__EXERCISE PASSAGE__:
The GNN displacement predictor is constructed in the GOTFlow3D framework, which is the state-of-the-art model designed for 3D complex flow motion estimation.

The code has been tested with Python 3.8, PyTorch 1.10 and Cuda 11.3.

conda install pytorch==1.10.1 torchvision==0.11.2 torchaudio==0.10.1 cudatoolkit=11.3 -c pytorch -c conda-forge
conda install tqdm tensorboard scipy imageio
conda install numpy==1.23.5
conda install matplotlib==3.7.2
pip install torch-scatter==2.0.9 -f https://pytorch-geometric.com/whl/torch-1.10.1+cu113.html

You also need to install KNN_CUDA

Pretrained models can be found in ./precomputed_ckpts/. Several pretrained models are available:

• CNN_detector: CNN detector for pixel-level localization of particles
• CNN_locator: CNN locator for particle sub-pixel coordinate localization
• GNN_dis_predictor: GNN predictor for particle feature extraction and initial displacement prediction

To train CNN, you will need to download the required datasets. Minimal training and validation dataset can be found in ./data/particle_image/.

__PROBLEMS TO SOLVE__:
- A) Revise the GOTFlow3D notes starting with "The GNN displacement" and going on through "flow motion estimation.", putting "built" in place of "constructed".
- B) According to the GOTFlow3D notes, which versions of Python, PyTorch and Cuda was the code tested with?
- C) Decide whether each statement agrees with the GOTFlow3D notes: (i) A minimal training and validation dataset is located in ./data/particle_image/. (ii) The CNN_locator performs pixel-level localization of particles. (iii) The install commands specify matplotlib version 3.7.2.

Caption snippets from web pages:

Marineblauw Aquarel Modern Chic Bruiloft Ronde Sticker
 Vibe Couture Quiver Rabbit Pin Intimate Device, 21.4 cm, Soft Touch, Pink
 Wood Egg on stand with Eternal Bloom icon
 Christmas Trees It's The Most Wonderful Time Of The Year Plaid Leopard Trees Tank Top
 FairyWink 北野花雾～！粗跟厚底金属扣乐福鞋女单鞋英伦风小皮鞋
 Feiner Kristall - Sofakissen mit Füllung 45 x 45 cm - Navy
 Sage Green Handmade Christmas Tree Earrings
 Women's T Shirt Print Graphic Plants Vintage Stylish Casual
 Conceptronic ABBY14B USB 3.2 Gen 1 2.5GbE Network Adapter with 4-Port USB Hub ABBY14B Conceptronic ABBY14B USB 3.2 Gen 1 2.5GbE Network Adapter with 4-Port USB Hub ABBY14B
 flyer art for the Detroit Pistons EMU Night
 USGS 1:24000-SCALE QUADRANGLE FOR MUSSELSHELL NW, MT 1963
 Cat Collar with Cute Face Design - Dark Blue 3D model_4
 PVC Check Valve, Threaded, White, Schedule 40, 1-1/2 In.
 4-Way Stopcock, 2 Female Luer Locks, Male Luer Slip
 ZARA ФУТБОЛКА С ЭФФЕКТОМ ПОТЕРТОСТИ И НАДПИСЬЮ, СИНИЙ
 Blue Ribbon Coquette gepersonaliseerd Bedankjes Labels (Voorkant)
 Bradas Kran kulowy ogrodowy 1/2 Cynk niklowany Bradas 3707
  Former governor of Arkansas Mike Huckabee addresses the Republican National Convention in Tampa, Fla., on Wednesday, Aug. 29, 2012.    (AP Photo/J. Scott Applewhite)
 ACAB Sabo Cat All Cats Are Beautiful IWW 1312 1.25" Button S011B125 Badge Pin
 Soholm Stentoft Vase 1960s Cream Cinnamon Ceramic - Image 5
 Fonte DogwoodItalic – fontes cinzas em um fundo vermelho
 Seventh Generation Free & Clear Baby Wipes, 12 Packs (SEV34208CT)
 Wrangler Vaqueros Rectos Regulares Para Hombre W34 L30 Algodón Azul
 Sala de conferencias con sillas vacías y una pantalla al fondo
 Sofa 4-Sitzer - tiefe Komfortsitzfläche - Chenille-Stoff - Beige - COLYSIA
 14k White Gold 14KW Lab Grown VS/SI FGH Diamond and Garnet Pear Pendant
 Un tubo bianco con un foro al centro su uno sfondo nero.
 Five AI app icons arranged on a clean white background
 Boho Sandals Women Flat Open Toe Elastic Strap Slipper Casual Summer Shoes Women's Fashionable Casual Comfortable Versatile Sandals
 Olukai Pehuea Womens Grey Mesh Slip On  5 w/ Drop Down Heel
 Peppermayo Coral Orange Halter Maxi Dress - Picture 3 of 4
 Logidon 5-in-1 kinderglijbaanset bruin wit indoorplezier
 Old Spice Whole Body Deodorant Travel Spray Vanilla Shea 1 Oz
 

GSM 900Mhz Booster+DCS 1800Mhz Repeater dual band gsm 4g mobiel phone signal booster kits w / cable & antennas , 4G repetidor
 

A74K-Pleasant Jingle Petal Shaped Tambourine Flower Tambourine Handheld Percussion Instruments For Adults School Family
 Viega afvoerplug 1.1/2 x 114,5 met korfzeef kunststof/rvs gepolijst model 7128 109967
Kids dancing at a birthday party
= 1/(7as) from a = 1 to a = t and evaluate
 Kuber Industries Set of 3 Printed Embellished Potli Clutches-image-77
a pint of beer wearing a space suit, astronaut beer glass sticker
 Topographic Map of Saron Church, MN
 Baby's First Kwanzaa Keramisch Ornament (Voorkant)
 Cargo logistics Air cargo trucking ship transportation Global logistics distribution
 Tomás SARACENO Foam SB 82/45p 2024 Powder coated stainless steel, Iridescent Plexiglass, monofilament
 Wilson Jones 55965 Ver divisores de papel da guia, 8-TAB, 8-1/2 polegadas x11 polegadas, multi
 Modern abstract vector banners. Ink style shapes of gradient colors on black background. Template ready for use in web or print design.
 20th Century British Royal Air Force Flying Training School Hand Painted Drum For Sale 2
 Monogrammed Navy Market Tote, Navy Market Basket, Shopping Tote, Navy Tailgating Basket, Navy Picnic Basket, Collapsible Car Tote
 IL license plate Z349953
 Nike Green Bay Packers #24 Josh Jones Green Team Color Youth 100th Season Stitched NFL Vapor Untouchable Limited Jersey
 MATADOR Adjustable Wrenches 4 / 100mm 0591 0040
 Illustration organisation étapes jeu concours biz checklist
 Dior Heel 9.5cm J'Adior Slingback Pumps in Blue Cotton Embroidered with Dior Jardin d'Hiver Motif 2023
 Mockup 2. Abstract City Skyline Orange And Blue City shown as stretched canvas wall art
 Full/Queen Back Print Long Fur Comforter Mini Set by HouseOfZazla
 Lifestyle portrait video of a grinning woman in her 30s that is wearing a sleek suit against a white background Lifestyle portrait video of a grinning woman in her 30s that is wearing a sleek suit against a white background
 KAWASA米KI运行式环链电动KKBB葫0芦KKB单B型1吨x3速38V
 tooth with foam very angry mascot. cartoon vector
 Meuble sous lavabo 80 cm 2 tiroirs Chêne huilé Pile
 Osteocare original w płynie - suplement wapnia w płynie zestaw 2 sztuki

__PER-TASK OUTPUTS__:
- A)
The GNN displacement predictor is built in the GOTFlow3D framework, which is the state-of-the-art model designed for 3D complex flow motion estimation.

- B) Python 3.8, PyTorch 1.10 and Cuda 11.3.

- C)
(i) Yes: "Minimal training and validation dataset can be found in ./data/particle_image/."
(ii) No: "CNN_locator: CNN locator for particle sub-pixel coordinate localization"
(iii) Yes: "conda install matplotlib==3.7.2"